1. Azure Container Apps Scaling Behaviors

In this module, we will explore how we can configure auto scaling rules in container apps. The Auto Scaling feature is one of the key features of any Serverless hosting platform because it empowers your application to adjust dynamically. This means your application can automatically handle higher (or lower) workloads, ensuring your system maintains its availability and performance.
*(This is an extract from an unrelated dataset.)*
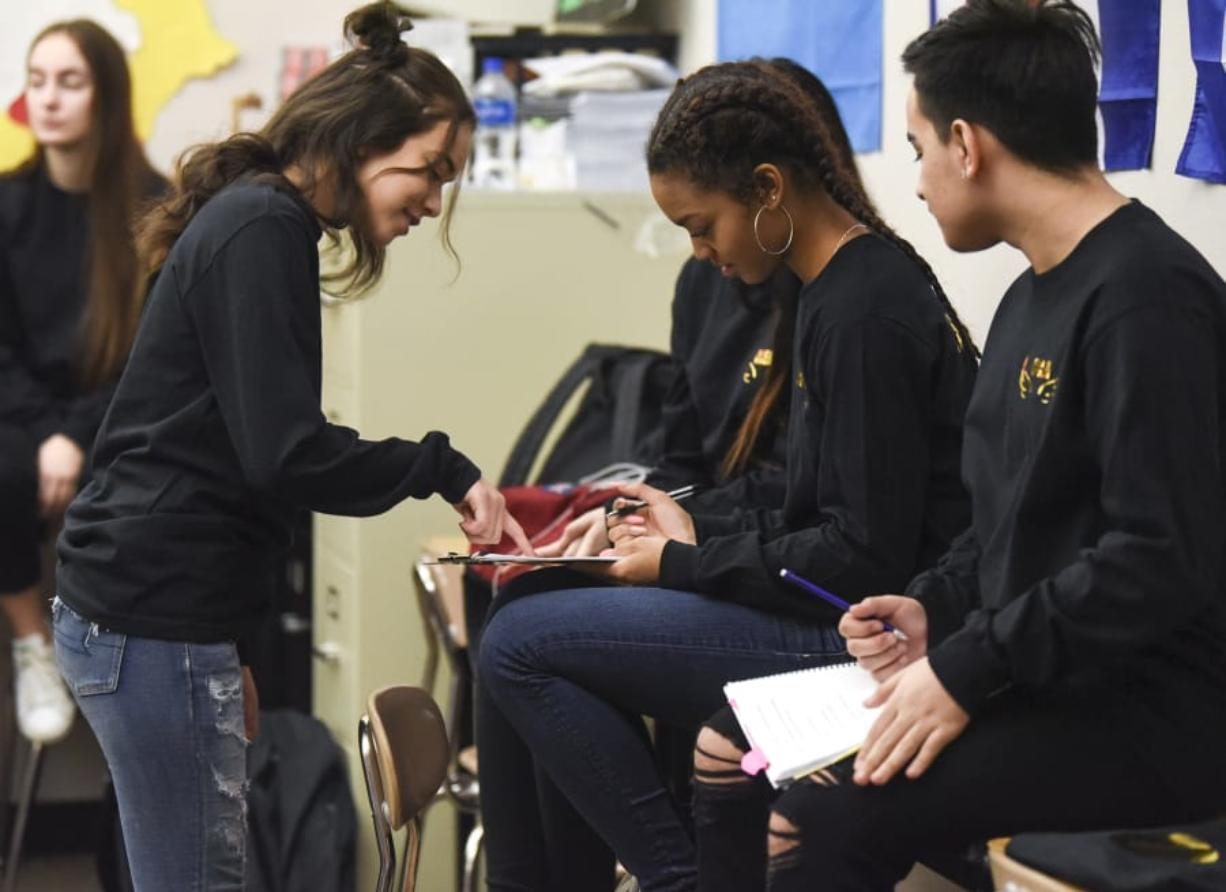 Evergreen High School student Samantha Robles, left, reviews lines and stage directions with Reymi Shelton and Jesus Coronel from their script. As far as anyone knows, Friday night's performance will be the first Spanish-language play staged by the Evergreen School District. (Ariane Kunze/The Columbian)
Azure Container Apps support horizontal scaling, also known as scaling out and scaling in. Respectively, when demand increases, Azure Container Apps can add (scale out) replicas (new instances of the container app), thus splitting the workload across multiple replicas to process the work in parallel. Ideally, this keeps the workload per instance somewhat consistent with that instance's capacity. Conversely, when demand decreases, Azure Container Apps will remove (scale In) un- or under-utilized replicas according to your configured scaling rule. With this consumption-oriented approach, you pay only for the replicas provisioned at any time. You can also configure the scaling rule to scale to zero replicas, resulting in no costs being incurred when your Container App scales down to zero. However, be aware that scaling to zero for critical workloads is advised against.

1.1 Scaling Triggers

Azure Container Apps supports different scaling triggers including:

  • HTTP traffic: Scaling based on the number of concurrent HTTP requests to your revision.
  • CPU or Memory usage: Scaling based on the amount of CPU utilized or memory consumed by a replica.
  • Azure Storage Queues: Scaling based on the number of messages in Azure Storage Queue.
  • Event-driven using KEDA: Scaling based on events triggers, such as the number of messages in Azure Service Bus Topic or the number of blobs in Azure Blob Storage container.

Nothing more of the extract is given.